## PASSAGE DU TEXTE

* * * * *

En découdre : Voix multiples
Scène

En découdre : Voix multiples

Croisement entre les mots de Luc Tartar et les images d’Eric Jean, En découdre est un spectacle dont l’incohérence a le mérite d’être troublante.

Désassemblé. Disjoint. Disloqué. Décousu. Ce sont les mots qui nous viennent en tête lorsque le rideau tombe sur le spectacle de 60 minutes qu’Eric Jean a imaginé à partir d’un texte plutôt poétique du Français Luc Tartar intitulé En découdre.

De la part d’un metteur en scène qui affectionne depuis ses débuts, il y a une quinzaine d’années, le fragmentaire et l’impressionniste, la logique du rêve, de l’inconscient et du fantasme, les corps soulevés et les esprits entravés, on ne s’attendait bien évidemment pas à un objet convenu ou conforme. Tout de même, on ne sait trop quoi penser de cette suite de tableaux que rien ne semble fédérer.

* * * * *

## EXERCICES À RÉALISER
**1)** D'après la critique du spectacle En découdre, combien de temps dure ce spectacle ?
**2)** Poursuivez, s'il vous plaît, la critique du spectacle En découdre à partir de sa dernière phrase.

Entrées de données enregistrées
* * * * *

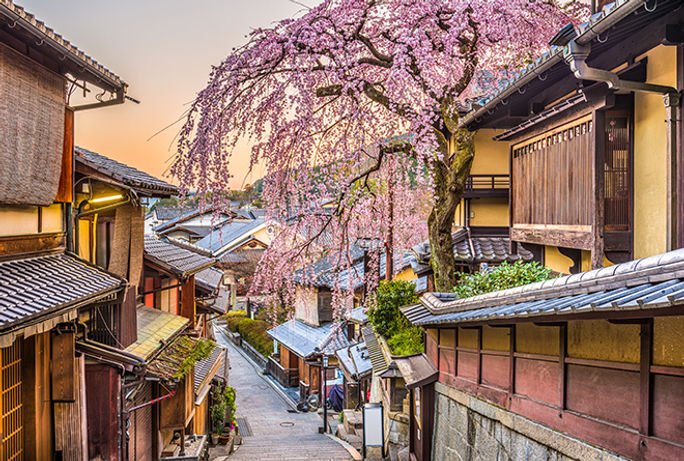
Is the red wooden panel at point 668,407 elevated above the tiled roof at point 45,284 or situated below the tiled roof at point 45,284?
below

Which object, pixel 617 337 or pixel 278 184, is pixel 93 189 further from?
pixel 617 337

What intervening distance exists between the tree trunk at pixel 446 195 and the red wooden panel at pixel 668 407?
6617 millimetres

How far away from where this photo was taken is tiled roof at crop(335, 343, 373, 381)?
61.7 feet

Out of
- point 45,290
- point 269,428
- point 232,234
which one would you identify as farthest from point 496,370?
point 232,234

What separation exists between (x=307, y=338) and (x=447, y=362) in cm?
1949

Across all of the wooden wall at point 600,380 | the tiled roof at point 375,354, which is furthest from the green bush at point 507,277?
the tiled roof at point 375,354

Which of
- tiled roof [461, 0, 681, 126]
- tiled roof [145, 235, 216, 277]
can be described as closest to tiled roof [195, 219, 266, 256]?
tiled roof [145, 235, 216, 277]

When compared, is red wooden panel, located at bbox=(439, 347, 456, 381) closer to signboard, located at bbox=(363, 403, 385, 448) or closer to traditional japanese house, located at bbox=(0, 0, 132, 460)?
signboard, located at bbox=(363, 403, 385, 448)

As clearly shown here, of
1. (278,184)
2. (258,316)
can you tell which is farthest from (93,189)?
(258,316)

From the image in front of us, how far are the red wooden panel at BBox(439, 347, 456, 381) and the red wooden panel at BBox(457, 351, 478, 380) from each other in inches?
13.5

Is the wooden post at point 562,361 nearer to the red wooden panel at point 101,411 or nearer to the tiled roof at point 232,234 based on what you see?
the red wooden panel at point 101,411

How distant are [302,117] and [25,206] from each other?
442 cm

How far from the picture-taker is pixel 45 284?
21.4ft

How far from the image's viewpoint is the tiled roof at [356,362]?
18.8m
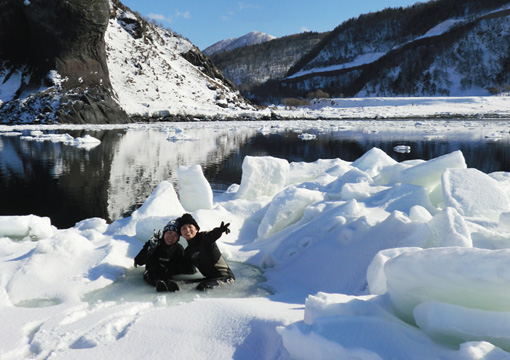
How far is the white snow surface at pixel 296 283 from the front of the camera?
2094mm

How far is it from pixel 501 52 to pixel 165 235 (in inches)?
3670

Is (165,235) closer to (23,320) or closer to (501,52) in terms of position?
(23,320)

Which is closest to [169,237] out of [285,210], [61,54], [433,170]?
[285,210]

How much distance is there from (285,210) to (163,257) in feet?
5.91

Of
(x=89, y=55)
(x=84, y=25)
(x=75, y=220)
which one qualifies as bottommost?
(x=75, y=220)

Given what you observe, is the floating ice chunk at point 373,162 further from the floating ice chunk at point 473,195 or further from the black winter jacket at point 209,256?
the black winter jacket at point 209,256

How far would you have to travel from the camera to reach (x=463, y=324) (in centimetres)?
201

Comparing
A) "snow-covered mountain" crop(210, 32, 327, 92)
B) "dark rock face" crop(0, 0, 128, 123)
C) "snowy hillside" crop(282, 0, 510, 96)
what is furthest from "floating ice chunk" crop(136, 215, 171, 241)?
"snow-covered mountain" crop(210, 32, 327, 92)

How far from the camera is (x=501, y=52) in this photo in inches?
3127

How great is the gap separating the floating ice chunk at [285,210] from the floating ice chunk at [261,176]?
195 centimetres

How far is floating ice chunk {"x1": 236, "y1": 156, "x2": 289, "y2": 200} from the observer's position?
7293 millimetres

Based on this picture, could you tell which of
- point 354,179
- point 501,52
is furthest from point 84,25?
point 501,52

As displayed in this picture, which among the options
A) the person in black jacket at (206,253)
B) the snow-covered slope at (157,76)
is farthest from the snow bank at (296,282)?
the snow-covered slope at (157,76)

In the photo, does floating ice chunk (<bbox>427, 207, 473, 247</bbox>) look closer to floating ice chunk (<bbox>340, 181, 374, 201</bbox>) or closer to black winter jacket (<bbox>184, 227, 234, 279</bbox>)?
black winter jacket (<bbox>184, 227, 234, 279</bbox>)
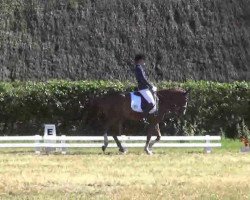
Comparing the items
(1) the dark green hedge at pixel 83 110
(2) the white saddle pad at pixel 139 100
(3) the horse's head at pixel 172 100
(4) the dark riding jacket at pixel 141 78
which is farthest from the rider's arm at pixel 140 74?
(1) the dark green hedge at pixel 83 110

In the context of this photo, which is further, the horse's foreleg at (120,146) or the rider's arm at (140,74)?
the horse's foreleg at (120,146)

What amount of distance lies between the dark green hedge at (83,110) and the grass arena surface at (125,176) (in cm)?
684

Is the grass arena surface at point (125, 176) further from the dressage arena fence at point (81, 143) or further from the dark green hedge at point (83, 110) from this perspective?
the dark green hedge at point (83, 110)

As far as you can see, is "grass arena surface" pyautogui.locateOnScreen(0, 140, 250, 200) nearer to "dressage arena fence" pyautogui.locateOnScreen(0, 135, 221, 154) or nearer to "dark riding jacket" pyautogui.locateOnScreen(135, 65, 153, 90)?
"dressage arena fence" pyautogui.locateOnScreen(0, 135, 221, 154)

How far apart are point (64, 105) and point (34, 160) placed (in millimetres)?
8618

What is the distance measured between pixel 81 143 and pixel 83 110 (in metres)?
4.49

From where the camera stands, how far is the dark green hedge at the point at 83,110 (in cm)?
2500

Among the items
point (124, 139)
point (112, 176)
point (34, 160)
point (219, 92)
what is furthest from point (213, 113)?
point (112, 176)

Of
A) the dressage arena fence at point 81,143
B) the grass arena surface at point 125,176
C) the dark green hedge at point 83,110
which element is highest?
the dark green hedge at point 83,110

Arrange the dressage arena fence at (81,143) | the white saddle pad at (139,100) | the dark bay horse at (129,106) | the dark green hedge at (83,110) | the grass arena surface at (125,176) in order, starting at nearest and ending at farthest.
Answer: the grass arena surface at (125,176) → the white saddle pad at (139,100) → the dark bay horse at (129,106) → the dressage arena fence at (81,143) → the dark green hedge at (83,110)

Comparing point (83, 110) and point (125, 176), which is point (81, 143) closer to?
point (83, 110)

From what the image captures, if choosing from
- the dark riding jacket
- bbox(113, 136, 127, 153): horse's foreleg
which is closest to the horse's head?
the dark riding jacket

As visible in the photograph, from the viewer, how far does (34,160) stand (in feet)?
54.4

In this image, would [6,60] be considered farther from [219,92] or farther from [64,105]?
[219,92]
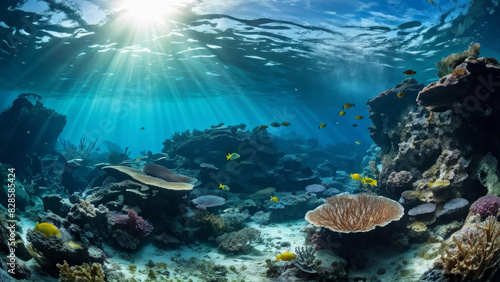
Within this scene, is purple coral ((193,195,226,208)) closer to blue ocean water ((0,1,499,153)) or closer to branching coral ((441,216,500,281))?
branching coral ((441,216,500,281))

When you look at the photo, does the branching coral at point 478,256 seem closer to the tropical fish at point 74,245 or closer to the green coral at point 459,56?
the green coral at point 459,56

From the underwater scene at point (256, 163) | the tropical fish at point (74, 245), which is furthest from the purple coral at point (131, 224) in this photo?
the tropical fish at point (74, 245)

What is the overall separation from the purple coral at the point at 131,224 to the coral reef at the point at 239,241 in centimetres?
251

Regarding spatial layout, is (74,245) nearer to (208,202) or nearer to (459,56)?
(208,202)

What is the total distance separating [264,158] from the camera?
57.7 feet

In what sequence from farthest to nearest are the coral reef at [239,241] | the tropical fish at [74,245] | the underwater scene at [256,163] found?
the coral reef at [239,241] → the underwater scene at [256,163] → the tropical fish at [74,245]

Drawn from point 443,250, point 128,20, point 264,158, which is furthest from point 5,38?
point 443,250

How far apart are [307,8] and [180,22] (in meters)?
7.11

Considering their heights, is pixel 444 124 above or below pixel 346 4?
below

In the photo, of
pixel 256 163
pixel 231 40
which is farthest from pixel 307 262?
pixel 231 40

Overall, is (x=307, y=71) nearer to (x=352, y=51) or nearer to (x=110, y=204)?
(x=352, y=51)

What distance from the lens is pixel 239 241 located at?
8.81 meters

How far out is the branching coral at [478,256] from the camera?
3973mm

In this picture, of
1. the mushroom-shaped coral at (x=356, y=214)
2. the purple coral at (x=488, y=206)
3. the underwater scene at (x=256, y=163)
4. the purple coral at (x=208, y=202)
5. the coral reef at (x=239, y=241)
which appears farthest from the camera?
the purple coral at (x=208, y=202)
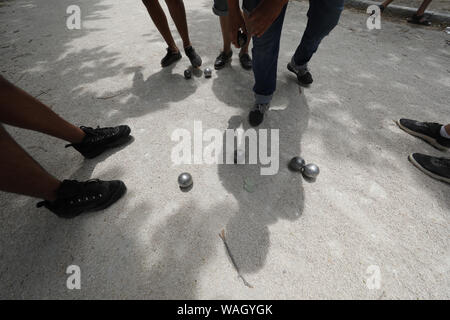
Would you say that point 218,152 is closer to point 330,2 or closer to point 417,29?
point 330,2

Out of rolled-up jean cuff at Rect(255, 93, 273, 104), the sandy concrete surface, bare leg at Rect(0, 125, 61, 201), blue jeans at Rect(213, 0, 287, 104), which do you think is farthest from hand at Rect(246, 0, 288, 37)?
bare leg at Rect(0, 125, 61, 201)

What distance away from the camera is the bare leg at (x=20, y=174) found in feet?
4.19

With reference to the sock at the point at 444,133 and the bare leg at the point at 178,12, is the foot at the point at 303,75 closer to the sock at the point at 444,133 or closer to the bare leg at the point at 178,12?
the sock at the point at 444,133

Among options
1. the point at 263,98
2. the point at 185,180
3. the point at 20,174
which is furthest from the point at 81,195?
the point at 263,98

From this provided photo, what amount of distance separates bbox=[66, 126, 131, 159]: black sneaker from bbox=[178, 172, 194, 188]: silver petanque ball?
946mm

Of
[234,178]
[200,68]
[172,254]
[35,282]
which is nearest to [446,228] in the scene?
[234,178]

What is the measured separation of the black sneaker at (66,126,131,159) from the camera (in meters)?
2.10

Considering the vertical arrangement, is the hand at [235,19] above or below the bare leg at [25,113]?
above

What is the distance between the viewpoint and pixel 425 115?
2617mm

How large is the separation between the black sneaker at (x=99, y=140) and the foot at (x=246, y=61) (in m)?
2.20

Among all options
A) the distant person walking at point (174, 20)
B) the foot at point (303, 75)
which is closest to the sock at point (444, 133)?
the foot at point (303, 75)

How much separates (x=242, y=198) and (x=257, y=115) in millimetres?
1138

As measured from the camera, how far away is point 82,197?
1718 mm

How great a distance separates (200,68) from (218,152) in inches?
78.9
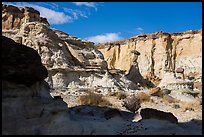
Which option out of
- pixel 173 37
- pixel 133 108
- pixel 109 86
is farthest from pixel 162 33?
pixel 133 108

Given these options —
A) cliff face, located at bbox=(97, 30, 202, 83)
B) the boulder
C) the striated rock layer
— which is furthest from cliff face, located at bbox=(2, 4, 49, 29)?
the boulder

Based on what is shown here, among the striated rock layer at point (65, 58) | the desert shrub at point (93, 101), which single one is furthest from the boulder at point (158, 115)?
the striated rock layer at point (65, 58)

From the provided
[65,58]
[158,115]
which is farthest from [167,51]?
[158,115]

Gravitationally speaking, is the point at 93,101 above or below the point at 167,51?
below

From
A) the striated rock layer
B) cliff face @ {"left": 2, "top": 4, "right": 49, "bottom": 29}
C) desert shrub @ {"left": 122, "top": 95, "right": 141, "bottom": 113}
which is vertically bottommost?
desert shrub @ {"left": 122, "top": 95, "right": 141, "bottom": 113}

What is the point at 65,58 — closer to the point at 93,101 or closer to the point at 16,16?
the point at 93,101

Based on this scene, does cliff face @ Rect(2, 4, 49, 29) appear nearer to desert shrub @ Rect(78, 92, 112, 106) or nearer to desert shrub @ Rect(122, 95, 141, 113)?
desert shrub @ Rect(78, 92, 112, 106)

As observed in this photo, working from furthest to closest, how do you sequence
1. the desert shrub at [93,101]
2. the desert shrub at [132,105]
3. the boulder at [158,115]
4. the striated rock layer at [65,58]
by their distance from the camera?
1. the striated rock layer at [65,58]
2. the desert shrub at [93,101]
3. the desert shrub at [132,105]
4. the boulder at [158,115]

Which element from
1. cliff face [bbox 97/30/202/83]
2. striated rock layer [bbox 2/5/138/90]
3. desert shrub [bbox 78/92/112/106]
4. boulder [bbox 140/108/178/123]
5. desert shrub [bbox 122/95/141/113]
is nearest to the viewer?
boulder [bbox 140/108/178/123]

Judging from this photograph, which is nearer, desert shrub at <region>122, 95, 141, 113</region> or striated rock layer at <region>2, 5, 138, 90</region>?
desert shrub at <region>122, 95, 141, 113</region>

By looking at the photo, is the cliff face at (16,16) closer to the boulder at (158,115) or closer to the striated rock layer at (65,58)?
the striated rock layer at (65,58)

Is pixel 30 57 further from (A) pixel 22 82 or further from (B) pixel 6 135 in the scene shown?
(B) pixel 6 135

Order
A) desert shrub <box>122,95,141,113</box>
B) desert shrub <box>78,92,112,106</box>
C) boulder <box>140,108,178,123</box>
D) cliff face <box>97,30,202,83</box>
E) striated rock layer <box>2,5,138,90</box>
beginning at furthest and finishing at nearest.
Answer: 1. cliff face <box>97,30,202,83</box>
2. striated rock layer <box>2,5,138,90</box>
3. desert shrub <box>78,92,112,106</box>
4. desert shrub <box>122,95,141,113</box>
5. boulder <box>140,108,178,123</box>

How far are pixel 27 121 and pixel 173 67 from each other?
48244mm
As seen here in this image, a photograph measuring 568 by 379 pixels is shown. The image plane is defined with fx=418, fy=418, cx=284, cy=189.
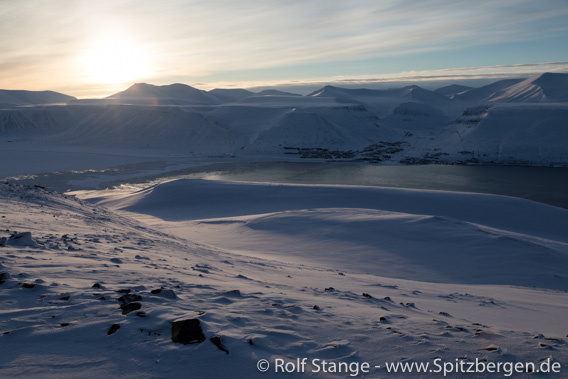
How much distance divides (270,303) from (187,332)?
180 cm

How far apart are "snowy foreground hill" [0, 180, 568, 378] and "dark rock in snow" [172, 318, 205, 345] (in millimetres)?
13

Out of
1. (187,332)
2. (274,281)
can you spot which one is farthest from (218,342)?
(274,281)

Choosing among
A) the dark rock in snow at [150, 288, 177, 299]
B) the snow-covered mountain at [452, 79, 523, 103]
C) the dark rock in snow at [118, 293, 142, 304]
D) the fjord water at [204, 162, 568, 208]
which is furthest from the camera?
the snow-covered mountain at [452, 79, 523, 103]

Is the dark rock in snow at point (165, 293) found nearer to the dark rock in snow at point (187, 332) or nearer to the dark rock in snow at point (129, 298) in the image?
the dark rock in snow at point (129, 298)

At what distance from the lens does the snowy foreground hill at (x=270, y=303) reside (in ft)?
13.0

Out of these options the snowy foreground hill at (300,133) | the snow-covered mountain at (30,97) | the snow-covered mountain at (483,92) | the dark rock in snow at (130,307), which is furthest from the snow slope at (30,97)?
the dark rock in snow at (130,307)

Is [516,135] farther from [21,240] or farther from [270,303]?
[21,240]

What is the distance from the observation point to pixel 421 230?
16.5 metres

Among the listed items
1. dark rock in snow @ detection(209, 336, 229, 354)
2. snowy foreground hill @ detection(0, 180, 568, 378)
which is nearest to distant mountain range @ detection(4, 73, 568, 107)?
snowy foreground hill @ detection(0, 180, 568, 378)

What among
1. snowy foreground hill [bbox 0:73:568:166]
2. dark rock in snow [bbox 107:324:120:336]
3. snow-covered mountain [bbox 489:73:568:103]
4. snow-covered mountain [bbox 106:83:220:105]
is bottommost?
dark rock in snow [bbox 107:324:120:336]

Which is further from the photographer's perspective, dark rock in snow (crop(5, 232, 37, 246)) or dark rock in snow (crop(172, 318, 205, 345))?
dark rock in snow (crop(5, 232, 37, 246))

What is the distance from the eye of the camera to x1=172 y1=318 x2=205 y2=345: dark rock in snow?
4129 mm

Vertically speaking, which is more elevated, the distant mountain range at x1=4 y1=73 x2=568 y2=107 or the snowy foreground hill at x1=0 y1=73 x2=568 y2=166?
A: the distant mountain range at x1=4 y1=73 x2=568 y2=107

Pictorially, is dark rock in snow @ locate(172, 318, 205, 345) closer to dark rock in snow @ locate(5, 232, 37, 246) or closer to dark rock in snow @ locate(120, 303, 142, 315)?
dark rock in snow @ locate(120, 303, 142, 315)
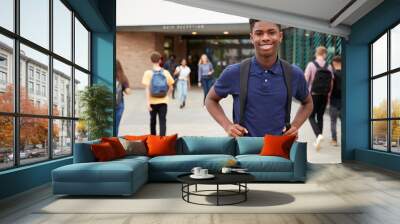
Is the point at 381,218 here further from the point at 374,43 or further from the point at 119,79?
the point at 119,79

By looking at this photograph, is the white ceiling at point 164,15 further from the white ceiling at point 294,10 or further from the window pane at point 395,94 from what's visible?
the window pane at point 395,94

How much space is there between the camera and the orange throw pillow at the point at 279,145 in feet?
23.6

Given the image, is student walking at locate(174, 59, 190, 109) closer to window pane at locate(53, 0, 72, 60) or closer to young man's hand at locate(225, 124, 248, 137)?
window pane at locate(53, 0, 72, 60)

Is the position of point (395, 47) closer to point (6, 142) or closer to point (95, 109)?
point (95, 109)

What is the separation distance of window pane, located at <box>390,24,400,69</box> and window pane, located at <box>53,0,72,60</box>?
232 inches

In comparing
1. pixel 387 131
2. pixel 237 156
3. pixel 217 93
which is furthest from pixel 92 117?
pixel 387 131

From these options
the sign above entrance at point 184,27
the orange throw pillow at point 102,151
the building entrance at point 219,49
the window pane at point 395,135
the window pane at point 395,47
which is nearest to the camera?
the orange throw pillow at point 102,151

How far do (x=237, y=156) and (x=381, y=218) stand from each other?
322 cm

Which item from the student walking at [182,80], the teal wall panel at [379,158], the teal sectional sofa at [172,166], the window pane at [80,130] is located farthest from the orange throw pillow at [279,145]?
the student walking at [182,80]

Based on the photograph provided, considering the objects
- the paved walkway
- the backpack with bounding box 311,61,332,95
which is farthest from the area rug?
the backpack with bounding box 311,61,332,95

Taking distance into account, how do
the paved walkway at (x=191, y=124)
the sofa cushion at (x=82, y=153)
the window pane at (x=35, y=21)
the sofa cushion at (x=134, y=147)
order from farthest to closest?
the paved walkway at (x=191, y=124), the sofa cushion at (x=134, y=147), the sofa cushion at (x=82, y=153), the window pane at (x=35, y=21)

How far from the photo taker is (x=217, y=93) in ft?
26.2

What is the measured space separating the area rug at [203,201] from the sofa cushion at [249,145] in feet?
4.93

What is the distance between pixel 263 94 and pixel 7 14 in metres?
3.84
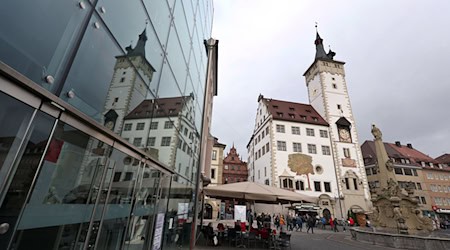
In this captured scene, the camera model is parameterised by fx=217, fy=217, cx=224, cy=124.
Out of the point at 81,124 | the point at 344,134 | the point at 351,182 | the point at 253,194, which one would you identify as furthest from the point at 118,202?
the point at 344,134

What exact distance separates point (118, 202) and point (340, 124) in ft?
133

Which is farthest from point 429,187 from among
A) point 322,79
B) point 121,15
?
point 121,15

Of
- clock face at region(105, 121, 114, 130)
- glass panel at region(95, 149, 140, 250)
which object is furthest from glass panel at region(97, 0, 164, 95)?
glass panel at region(95, 149, 140, 250)

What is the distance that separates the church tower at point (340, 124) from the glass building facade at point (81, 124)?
34.6m

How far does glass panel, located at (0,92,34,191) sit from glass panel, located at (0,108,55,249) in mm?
58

* * * * *

## LISTE DES RÉPONSES
**1)** 60 minutes.

**2)**
Or, il faut savoir que le spectacle aborde la schizophrénie, une condition qui induit bien entendu une certaine confusion de la pensée, un état que le metteur en scène a forcément cherché à faire partager. Il y a donc un chaos à admettre quand on passe la porte du Quat’Sous ces jours-ci. Reste que traduire la maladie mentale, représenter la folie, pénétrer les dédales du cerveau… Eric Jean l’avait fait de manière nettement plus concluante avec Hippocampe et Chasseurs.

Dans un espace froid, clinique, recouvert de carrelage noir, éclairé au néon, une jeune femme entreprend de se battre contre le mal qui l’habite, choisit d’opposer au diagnostic sa rage de vivre, sa détermination à garder la tête hors de l’eau. Le déséquilibre avec lequel elle devra apprendre à composer – une quête d’identité menée à toute allure – s’exprime par un dédoublement. Ainsi, Catherine Audet et Aude Rioland incarnent l’héroïne alors que Matthieu Girard et Simon-Xavier Lefebvre donnent corps à un garçon dont les hantises répondent à celles de la jeune schizophrène. Frédérike Bédard et Stéphane Jacques sont les parents désarçonnés.

La musique omniprésente de (ou remixée par) Vincent Letellier est un puissant véhicule d’émotion. Le chant aussi. Sans oublier la danse, convulsive, désespérée, qui occupe une place de choix. La choralité de certains passages fait souvent mouche. Et pourtant, malgré des images qui frappent l’imaginaire, des contrepoints et des recoupements convaincants, on reste avec le troublant sentiment d’observer un assemblage de signes hétéroclites. Au moins, on ne sort pas de la salle rassuré. C’est déjà pas mal.